(Saved data entries)

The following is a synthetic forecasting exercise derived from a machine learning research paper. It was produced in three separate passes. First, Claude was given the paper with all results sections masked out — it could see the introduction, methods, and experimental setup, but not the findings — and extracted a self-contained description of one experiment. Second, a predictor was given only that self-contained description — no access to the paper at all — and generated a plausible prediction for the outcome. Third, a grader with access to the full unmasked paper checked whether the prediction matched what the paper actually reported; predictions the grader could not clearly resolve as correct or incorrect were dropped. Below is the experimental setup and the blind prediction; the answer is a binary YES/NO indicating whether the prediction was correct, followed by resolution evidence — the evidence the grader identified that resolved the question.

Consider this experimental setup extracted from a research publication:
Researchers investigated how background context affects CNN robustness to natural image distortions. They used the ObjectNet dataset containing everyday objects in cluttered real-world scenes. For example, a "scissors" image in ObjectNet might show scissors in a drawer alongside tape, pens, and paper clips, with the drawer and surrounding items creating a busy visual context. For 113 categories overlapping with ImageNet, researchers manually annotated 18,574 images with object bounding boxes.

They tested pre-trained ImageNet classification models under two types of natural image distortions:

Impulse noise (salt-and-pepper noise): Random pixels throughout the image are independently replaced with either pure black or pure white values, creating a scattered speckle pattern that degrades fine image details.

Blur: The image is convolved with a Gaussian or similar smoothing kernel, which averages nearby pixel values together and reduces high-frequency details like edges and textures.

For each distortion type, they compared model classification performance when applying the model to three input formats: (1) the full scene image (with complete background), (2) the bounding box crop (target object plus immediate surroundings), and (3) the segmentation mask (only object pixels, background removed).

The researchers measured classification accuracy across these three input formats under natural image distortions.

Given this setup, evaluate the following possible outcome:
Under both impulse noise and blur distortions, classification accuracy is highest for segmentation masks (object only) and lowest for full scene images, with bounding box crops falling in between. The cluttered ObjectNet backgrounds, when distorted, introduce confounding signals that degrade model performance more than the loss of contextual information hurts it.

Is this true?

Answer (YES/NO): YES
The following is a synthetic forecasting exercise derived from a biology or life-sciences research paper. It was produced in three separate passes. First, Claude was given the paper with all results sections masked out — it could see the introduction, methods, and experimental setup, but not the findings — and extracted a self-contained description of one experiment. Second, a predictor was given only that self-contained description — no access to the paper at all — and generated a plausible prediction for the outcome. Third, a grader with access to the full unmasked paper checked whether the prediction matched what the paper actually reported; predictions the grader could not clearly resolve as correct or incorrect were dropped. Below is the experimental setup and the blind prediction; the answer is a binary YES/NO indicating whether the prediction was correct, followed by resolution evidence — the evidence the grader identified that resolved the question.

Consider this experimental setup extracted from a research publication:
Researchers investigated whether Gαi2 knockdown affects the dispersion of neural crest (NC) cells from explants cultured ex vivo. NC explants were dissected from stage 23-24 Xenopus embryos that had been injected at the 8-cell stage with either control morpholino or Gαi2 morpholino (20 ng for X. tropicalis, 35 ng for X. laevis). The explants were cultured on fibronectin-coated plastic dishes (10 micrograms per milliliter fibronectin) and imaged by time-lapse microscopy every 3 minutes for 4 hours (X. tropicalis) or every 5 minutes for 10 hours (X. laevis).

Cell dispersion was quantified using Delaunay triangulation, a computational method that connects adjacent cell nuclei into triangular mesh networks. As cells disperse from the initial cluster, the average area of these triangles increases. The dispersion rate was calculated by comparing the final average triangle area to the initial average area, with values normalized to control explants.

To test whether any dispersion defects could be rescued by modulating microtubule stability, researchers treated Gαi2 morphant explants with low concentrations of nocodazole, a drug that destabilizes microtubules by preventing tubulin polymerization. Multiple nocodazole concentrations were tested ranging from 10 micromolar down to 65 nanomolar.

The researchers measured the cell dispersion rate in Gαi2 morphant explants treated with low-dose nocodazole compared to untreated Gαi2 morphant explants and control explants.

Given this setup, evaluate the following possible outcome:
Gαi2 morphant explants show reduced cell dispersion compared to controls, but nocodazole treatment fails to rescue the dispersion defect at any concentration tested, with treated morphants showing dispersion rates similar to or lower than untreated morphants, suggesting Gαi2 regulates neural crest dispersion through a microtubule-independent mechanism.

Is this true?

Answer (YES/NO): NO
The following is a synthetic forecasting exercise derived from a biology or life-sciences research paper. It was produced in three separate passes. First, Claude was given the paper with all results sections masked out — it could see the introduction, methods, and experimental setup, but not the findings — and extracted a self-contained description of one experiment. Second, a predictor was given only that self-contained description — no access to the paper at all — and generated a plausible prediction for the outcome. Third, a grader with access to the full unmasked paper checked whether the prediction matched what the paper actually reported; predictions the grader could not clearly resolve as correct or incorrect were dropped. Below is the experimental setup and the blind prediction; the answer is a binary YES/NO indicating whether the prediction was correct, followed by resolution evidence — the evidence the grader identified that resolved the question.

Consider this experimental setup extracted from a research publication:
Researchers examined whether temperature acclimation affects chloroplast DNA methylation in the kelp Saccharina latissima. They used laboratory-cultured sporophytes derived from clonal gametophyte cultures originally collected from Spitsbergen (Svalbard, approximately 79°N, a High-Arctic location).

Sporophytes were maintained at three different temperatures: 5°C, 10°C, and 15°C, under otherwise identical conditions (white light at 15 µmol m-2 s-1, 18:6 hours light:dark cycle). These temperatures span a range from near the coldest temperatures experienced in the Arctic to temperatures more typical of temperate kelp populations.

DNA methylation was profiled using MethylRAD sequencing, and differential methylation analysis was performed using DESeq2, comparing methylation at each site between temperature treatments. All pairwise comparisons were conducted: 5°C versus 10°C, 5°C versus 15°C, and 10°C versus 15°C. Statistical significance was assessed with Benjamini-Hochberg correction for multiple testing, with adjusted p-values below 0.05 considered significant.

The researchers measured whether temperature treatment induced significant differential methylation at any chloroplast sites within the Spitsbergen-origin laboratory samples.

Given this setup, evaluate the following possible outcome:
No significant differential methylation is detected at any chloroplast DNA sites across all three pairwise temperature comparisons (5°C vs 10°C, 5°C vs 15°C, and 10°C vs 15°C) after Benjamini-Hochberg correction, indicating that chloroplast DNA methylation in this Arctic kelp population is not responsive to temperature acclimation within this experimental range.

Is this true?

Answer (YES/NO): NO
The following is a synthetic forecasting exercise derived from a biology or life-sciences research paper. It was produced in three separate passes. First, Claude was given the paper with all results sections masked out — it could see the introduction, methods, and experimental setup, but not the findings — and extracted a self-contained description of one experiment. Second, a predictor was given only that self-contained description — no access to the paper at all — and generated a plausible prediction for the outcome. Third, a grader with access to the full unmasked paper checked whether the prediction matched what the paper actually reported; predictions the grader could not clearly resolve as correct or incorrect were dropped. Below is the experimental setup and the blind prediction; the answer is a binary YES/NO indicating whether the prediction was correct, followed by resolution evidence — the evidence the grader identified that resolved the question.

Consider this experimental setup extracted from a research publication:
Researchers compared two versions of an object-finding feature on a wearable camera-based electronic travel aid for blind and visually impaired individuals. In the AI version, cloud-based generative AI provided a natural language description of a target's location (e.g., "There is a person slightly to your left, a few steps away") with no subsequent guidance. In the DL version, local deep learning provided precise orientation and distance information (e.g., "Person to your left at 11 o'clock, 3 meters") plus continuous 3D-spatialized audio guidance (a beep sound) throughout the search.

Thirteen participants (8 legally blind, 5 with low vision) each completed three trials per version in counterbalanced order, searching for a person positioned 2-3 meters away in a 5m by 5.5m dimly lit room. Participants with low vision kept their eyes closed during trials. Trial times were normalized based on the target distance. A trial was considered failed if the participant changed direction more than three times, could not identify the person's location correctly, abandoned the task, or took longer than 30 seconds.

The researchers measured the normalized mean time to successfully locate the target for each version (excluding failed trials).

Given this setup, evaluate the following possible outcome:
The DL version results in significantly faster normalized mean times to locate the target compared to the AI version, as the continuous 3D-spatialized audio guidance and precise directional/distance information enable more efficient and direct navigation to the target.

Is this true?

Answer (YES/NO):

**Problem description**
Write the number of data lines with "ImageNet", nothing else.

**Exercise result**
2